Proactive residents of Nevada City, California don’t want to see their town go up in smoke following the recent spate of wildfires across their state and elsewhere. So they are raising money to bring in some help in the form of goats, which are frequently used to clear out vegetation and other edible matter, reports the Guardian.

The town is just 70 miles away from nearby Paradise, California, which was completely destroyed by wildfires last year. One strategy for protecting similarly situated areas is to begin clearing out flammable vegetarian and other debris that could feed a spreading fire.

“There is little need to stress how important it is to the safety and wellbeing of Nevada City citizens and neighboring residents that we reduce the fire load in our surrounding forests and neighborhoods,” said Reinette Senum, Nevada City’s vice-mayor.

That’s where the goats come in. But they don’t come cheaply, with an estimated $30,000 required to clear the 450 acres of green space that has been identified as overgrown and a danger in the event of wildfire.

To finance the project, the city has launched a GoFundMe crowdfunding campaign affectionally dubbed “Goat Fund Me.” So far they have raised over half of their $30,000 goal.

Time is of the essence, as nearby goat herds have limited availability and failure to secure their services quickly could mean waiting another year, and a thus another dangerous wildfire season.

“Our local ranchers have already rented out their herds next spring, summer, and fall. And while the ranchers are expanding to meet demand, for now, they are only available to Nevada City on a large scale this winter,” the organizers write on the GoFundMe page.

Once the goats have done their work as a first pass, human workers will follow to clean up remaining material left behind, such as large tree limbs.
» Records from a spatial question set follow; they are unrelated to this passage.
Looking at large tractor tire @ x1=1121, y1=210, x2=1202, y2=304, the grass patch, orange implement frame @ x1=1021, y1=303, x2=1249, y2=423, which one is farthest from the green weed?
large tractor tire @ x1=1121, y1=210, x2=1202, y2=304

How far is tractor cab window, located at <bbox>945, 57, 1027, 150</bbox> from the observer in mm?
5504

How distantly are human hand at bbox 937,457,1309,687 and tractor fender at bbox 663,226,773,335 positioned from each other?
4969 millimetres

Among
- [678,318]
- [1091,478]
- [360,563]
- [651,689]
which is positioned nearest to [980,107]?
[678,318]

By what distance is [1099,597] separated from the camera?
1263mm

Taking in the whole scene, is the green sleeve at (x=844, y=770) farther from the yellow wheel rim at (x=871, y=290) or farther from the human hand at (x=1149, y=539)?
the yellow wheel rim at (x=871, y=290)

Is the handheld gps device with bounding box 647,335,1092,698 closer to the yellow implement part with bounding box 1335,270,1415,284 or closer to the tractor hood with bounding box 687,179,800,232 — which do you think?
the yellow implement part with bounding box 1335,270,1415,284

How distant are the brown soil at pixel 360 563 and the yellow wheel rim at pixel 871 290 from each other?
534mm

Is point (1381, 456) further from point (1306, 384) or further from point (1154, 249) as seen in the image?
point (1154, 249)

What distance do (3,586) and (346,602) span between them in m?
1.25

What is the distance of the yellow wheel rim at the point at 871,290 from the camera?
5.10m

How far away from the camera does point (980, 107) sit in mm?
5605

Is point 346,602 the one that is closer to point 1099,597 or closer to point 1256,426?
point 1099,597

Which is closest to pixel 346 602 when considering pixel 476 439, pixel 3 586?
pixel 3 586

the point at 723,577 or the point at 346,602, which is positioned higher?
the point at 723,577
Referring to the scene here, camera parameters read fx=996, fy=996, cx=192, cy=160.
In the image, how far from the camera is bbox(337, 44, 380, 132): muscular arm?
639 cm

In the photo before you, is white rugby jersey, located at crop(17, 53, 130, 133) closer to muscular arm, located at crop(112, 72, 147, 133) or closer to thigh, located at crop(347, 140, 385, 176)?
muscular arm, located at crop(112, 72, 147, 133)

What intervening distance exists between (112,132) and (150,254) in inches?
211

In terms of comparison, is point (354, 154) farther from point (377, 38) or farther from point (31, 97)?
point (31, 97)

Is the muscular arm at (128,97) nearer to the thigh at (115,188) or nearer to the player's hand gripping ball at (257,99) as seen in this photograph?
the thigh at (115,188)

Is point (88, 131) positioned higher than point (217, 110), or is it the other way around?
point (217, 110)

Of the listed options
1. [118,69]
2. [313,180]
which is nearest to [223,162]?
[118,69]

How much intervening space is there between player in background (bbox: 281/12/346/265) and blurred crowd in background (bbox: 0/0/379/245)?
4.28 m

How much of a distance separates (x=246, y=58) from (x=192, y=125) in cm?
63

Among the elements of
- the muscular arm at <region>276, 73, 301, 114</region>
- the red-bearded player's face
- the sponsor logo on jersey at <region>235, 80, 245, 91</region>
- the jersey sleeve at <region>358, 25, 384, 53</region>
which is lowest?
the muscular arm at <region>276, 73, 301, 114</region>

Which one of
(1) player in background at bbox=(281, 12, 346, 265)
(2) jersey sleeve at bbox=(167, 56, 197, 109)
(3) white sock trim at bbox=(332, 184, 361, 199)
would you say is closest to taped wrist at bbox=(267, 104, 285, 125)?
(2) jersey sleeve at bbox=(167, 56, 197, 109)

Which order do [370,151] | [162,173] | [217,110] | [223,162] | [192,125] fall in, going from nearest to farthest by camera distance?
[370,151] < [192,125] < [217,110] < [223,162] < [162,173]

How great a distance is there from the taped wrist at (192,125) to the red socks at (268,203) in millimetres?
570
A typical herd of goats can clear approximately 200 acres per day.

“We’re breaking it down into bite sizes and prioritizing where the risk is greatest,” Senum said. City council has committed to tackling certain high risk areas first by hand, then moving on to others, hoping to bring in the goats to do the heavy lifting as soon as they can get the fundraising money in place.

Many residents have taken to the idea.

“I recently donated to the Paradise fire victims. I like the idea of funding goats rather than victims,” wrote Dale Albin on the crowdfunding page.